Rainey Lodge is a proposed 40-room hotel that will be constructed in downtown Blowing Rock on less than one full acre of land near Rainey Street, Morningside Drive and U.S. Highway 221. The project has drawn the ire of elected officials and residents in Blowing Rock with complaints ranging from traffic impacts, the height of the building and property valuation.
“This has been a very tough situation for all of us, council and citizens,” said Blowing Rock Mayor Charlie Sellers prior to the council’s vote on Tuesday.
Councilman Matheson made the motion to approve the permit on the conditions that no delivery trucks with more than two axles can be on Morningside Drive for deliveries to the lodge and that the developers, Grand Dakota Development, must include a performance bond of 125 percent of the costs approved by an engineer from the town before any “land disturbance.” Matheson also included another condition that 100 percent of the project must be completed before the town gives Rainey Lodge a certificate of occupancy.
Councilman Steele, who supported the vote, said the permit applicant met all of the ordinances for building on his property. Stephen Barker, who owns and operates Grand Dakota Development, owns the land.

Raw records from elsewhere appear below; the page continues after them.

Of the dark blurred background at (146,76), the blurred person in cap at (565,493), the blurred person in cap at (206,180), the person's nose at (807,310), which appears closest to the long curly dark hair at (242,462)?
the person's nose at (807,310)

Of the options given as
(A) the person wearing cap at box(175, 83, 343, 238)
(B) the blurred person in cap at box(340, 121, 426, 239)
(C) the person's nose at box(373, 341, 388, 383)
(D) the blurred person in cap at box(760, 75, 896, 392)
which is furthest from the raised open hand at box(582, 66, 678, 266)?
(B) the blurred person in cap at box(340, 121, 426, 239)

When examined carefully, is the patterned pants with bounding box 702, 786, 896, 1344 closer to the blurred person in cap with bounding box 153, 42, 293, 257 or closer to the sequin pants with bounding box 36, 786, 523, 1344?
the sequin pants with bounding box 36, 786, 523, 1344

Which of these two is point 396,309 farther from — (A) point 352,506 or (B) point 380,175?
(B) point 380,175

“When we have these CUPs, we are bound by what our ordinances are and what the laws are. We don’t get to pick and choose which ones we like and don’t like. This particular applicant met all the things that our ordinances call for,” said Steele. “He owns the property, it’s his property, so it seems to me that we are bound to let him build it.”
Steele said he hopes that the town is “diligent in making sure all of these conditions are met” for the permit. In addition to the previous conditions, ordinances for the town state that contractors and subcontractors cannot park on the streets during the day blocking access for drivers in town. Steele also said that all building materials have to be stored on that property.

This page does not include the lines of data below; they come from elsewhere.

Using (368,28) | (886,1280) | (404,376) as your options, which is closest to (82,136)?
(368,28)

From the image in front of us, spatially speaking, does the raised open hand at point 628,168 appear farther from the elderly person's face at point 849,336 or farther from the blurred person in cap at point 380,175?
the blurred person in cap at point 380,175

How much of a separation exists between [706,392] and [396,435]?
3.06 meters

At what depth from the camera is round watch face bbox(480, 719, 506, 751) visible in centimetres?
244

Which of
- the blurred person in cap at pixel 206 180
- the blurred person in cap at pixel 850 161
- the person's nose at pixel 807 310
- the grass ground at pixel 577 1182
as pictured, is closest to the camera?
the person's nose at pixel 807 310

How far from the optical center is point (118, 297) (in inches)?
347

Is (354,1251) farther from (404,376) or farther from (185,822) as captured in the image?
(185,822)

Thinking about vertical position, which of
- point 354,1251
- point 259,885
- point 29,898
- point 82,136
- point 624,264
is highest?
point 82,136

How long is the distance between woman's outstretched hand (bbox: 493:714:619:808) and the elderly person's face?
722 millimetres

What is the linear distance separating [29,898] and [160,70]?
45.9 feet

“They can’t impinge on anyone else’s property, that’s part of the rules,” he added. “We have to look out for all the stakeholders. Not just the neighborhood but everybody.”
As the lone vote against the permit, Councilman Yount shared a brief moment of displeasure for the project, however, he also hopes that as the project goes forward, that all ordinances and conditions are met by Barker and Grand Dakota Development.

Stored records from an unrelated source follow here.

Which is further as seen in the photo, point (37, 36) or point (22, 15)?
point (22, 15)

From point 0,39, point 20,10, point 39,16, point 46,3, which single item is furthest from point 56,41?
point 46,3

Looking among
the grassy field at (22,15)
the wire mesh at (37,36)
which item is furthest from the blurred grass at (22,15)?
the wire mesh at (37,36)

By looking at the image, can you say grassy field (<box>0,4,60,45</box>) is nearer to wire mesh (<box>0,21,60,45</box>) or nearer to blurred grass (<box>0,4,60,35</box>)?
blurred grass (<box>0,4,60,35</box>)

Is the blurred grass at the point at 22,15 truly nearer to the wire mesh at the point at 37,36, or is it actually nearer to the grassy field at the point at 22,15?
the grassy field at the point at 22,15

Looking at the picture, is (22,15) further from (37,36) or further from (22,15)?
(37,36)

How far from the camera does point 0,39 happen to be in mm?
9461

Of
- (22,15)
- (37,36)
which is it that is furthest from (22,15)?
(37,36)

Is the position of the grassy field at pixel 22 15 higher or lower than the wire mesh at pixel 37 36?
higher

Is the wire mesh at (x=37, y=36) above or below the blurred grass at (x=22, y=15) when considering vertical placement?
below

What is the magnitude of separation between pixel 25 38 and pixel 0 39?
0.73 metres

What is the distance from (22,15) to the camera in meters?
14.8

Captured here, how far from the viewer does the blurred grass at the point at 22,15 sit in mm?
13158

“I think the thing is too high up in the air and too massive for right there,” he said.
Yount addressed Barker who was in attendance and offered his support.
“I’m not going to be out there throwing rocks at you. I’m going to be available to help you any way that I can to make it the best that we can make it for our town, because it’s going to be there, and I’m counting on you to do all the things that this thing (permit) says you’re going to do,” Yount said.
Councilwoman Powell offered up her final thoughts on the project hoping for the best for both the development and for the town as a whole.
“This project has brought out the worst in some of us. As we’re going forward I expect Rainey Lodge to be a good neighbor and I’m going to be a good neighbor to Rainey Lodge,” Powell said.
Mayor Sellers, who also touched on the issue of Councilwoman Sweeting being recused from voting due to previous contact with the NCDOT about traffic concerns with this potential project during which time no one on the council was allowed to comment on the matter, is ready to see the town move on and embrace the future with Rainey Lodge being a part of it.
“We have rules, we have ordinances, we have a protocol that we have to follow. When we’re up here, we’re here to represent everybody and we have to follow the letter of the law. We’ve all lost a lot of sleep over this. I will follow suit with Albert and say that you gentlemen follow and go above and beyond what the project should look like,” said Mayor Sellers. “Once it happens, you’ve got to keep in mind, you’re an important part of the town of Blowing Rock.”